Vin Yee Chung1, Tuan Zea Tan1, Ming Tan1, Meng Kang Wong1, Kuee Theng Kuay1, Zhe Yang1, Jieru Ye1, Julius Muller2, Cheryl M. Koh2, Ernesto Guccione2, Jean Paul Thiery1, 2, 3 & Ruby Yun-Ju Huang1, 4, 5
1Cancer Science Institute of Singapore, National University of Singapore
2Institute of Molecular and Cell Biology, A*STAR
3Department of Biochemistry, Yong Loo Lin School of Medicine, National University of Singapore
4Department of Obstetrics and Gynaecology, National University Hospital
5Department of Anatomy, Yong Loo Lin School of Medicine, National University of Singapore
Epithelial-mesenchymal transition (EMT), a biological process by which polarized epithelial cells convert into a mesenchymal phenotype, has been implicated to contribute to the molecular heterogeneity of epithelial ovarian cancer (EOC). Here we report that a transcription factor—Grainyhead-like 2 (GRHL2) maintains the epithelial phenotype.

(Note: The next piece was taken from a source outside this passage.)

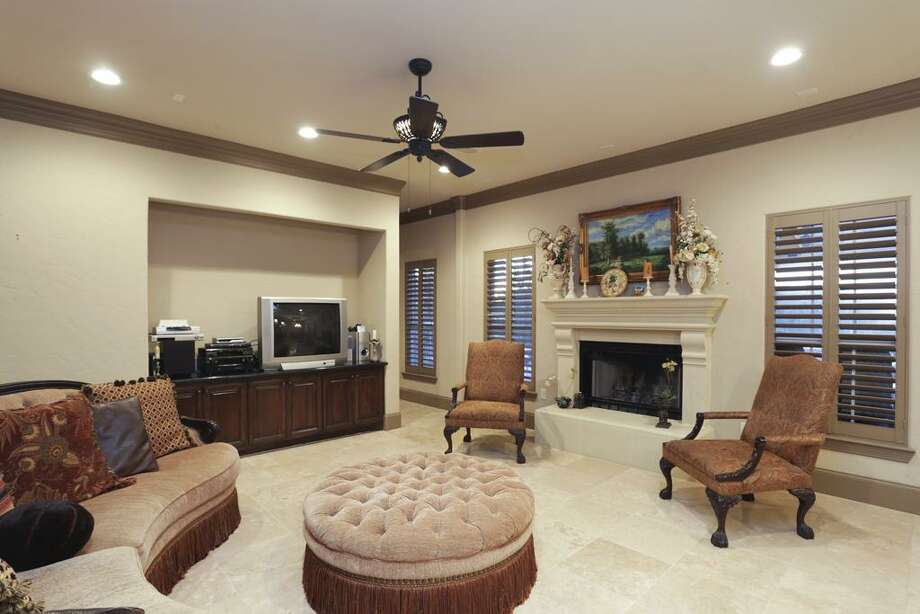 The focal point of this Great Room is the fireplace made from sand imported from the Dead Sea.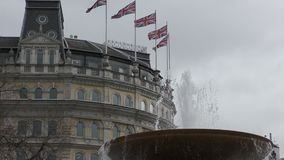 Flags of Britain on a background of a fountain. stock video footage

EOC tumours with lower GRHL2 levels are associated with the Mes/Mesenchymal molecular subtype and a poorer overall survival. shRNA-mediated knockdown of GRHL2 in EOC cells with an epithelial phenotype results in EMT changes, with increased cell migration, invasion and motility. By ChIP-sequencing and gene expression microarray, microRNA-200b/a is identified as the direct transcriptional target of GRHL2 and regulates the epithelial status of EOC through ZEB1 and E-cadherin. Our study demonstrates that loss of GRHL2 increases the levels of histone mark H3K27me3 on promoters and GRHL2-binding sites at miR-200b/a and E-cadherin genes. These findings support GRHL2 as a pivotal gatekeeper of EMT in EOC via miR-200-ZEB1.